Is it possible to override the styling that is applied to a hyperlink if it has the disabled="disabled"
attribute?
It's currently greyed out. Not bothered about making it an active link, just want to change the font, color, etc.
UPDATE : Must work in IE6, IE7 & FF
UPDATE :
It's worse than I though the html is <A id="someId" disabled>About Your Group</A>
UPDATE : I'm going to really have to see what is adding this 'disabled' to the links.. I think it's a jquery plugin.. (ui.tabs, jquery ui.tabs)
The disabled
property can't be used on a
elements. it only applies to input
, select
and button
elements.
Sure; Internet Explorer puts a bevel-effect on links with this property set. FireFox, on the other hand, ignores this property completely.
Note: Links will still function. Their default behavior is NOT prevented--they just look disabled. They do not behave like a disabled text input.

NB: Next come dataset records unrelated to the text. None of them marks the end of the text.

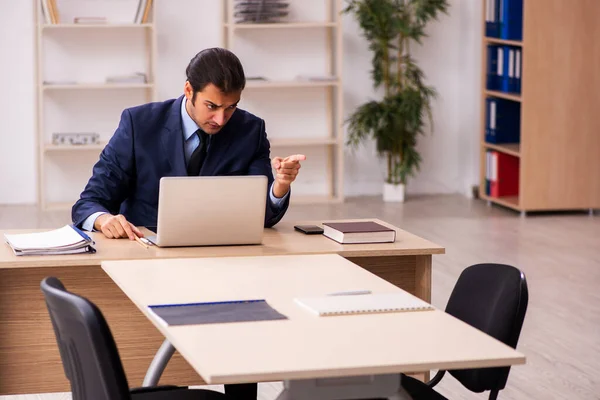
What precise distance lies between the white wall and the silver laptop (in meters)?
4.96

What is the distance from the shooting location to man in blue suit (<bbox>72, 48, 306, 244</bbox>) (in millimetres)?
3402

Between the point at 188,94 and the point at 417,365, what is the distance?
66.5 inches

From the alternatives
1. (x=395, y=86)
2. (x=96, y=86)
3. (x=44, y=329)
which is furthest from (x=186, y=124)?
(x=395, y=86)

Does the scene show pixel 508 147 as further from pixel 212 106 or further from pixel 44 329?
pixel 44 329

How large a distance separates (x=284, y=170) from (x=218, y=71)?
37 cm

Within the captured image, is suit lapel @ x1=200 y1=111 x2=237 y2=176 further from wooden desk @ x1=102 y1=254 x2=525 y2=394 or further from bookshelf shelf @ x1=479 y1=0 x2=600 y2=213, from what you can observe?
bookshelf shelf @ x1=479 y1=0 x2=600 y2=213

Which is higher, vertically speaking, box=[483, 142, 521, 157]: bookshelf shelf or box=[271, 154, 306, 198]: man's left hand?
box=[271, 154, 306, 198]: man's left hand

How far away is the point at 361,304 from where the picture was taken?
7.87ft

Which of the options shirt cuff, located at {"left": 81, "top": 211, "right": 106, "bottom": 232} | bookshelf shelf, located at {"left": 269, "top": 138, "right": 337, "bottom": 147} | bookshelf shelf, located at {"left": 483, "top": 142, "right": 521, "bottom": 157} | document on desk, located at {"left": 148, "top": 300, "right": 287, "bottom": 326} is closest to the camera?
document on desk, located at {"left": 148, "top": 300, "right": 287, "bottom": 326}

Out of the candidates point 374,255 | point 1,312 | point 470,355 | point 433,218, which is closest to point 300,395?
point 470,355

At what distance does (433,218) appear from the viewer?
293 inches

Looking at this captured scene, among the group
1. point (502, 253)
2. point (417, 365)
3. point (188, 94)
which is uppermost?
point (188, 94)

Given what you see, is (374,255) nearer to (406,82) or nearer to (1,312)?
(1,312)

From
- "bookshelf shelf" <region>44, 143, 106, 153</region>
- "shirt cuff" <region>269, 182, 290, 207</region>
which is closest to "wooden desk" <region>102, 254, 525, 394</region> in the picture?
"shirt cuff" <region>269, 182, 290, 207</region>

You are better off using a class to signal if a link is disabled. This will work cross-browser as well...:
The CSS
.disabled { color: #ccc; }
The HTML
<a href="..." class="disabled">...</a>
And to complete the disabled effect; using jQuery, you can select all links with the class "disabled" and prevent their default behavior, like so:
$(function ()
{
$("a.disabled").click(function ()
{
// return false to disable the link (preventDefault = true)
return false;
});
});
I've noticed that ASP.Net puts disabled="disabled" on <a>
tags when setting the Enable
property to false
on an <asp:HyperLink>
.
This causes css-rules for that element to be ignored in IE (even for a[disabled="disabled]
!), which is extremely annoying. Other browsers don't care, since they ignore that property.
My solution was to simply set the NavigationUrl
property to null
in the code-behind for the elements I wanted to disable.
The advantage of doing this server side instead of with JavaScript is that it will work even if users have JavaScript turned off.